AURA: Agent for Understanding, Reasoning, and Automated Tool Use in Voice-Driven Tasks
It provides an open-source solution for voice-driven tasks, enabling complex interactions with tools, though it is incremental as it builds on existing technologies.
The paper tackles the lack of open-source systems for speech-to-speech, multi-turn dialogue with tool use by introducing AURA, which achieves 92.75% on OpenBookQA and 90% task success in human evaluations.

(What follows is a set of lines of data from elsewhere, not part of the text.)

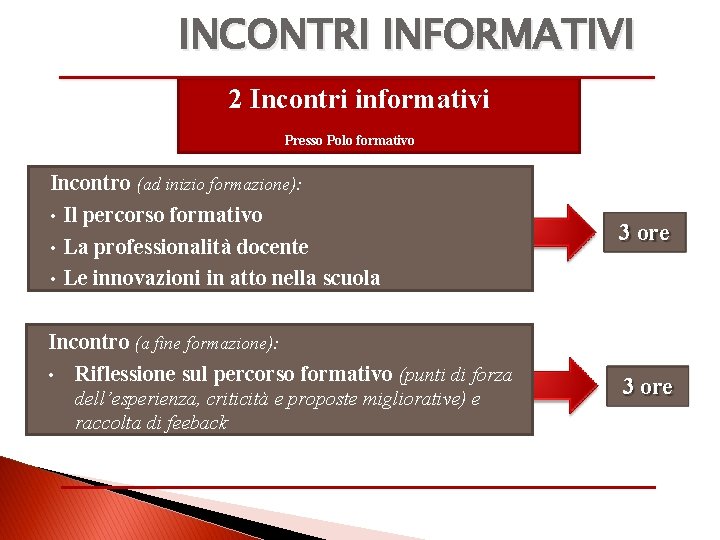 INCONTRI INFORMATIVI

2 Incontri informativi

Presso Polo formativo

Incontro (ad inizio formazione):
• Il percorso formativo
• La professionalità docente
• Le innovazioni in atto nella scuola

3 ore

Incontro (a fine formazione):
• Riflessione sul percorso formativo (punti di forza dell'esperienza, criticità e proposte migliorative) e raccolta di feeback

3 ore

Despite advances in language and speech technologies, no open-source system enables full speech-to-speech, multi-turn dialogue with integrated tool use and agentic reasoning. We introduce AURA (Agent for Understanding, Reasoning, and Automated Tool Use), the first open-source, speech-native assistant capable of completing complex, goal-driven tasks through dynamic tool invocation and multi-turn conversation. AURA combines open-weight ASR, TTS, and LLMs in a cascaded pipeline and supports tools such as calendar booking, contact lookup, web search, and email. Its modular design allows easy integration of new tools using natural language prompts and action classes. On VoiceBench, AURA scores 92.75% on OpenBookQA-outperforming all open-weight systems and nearing GPT-4o-and 4.39 on AlpacaEval, competitive with other open-weight systems. Human evaluation shows 90% task success on complex, multi-turn speech tasks.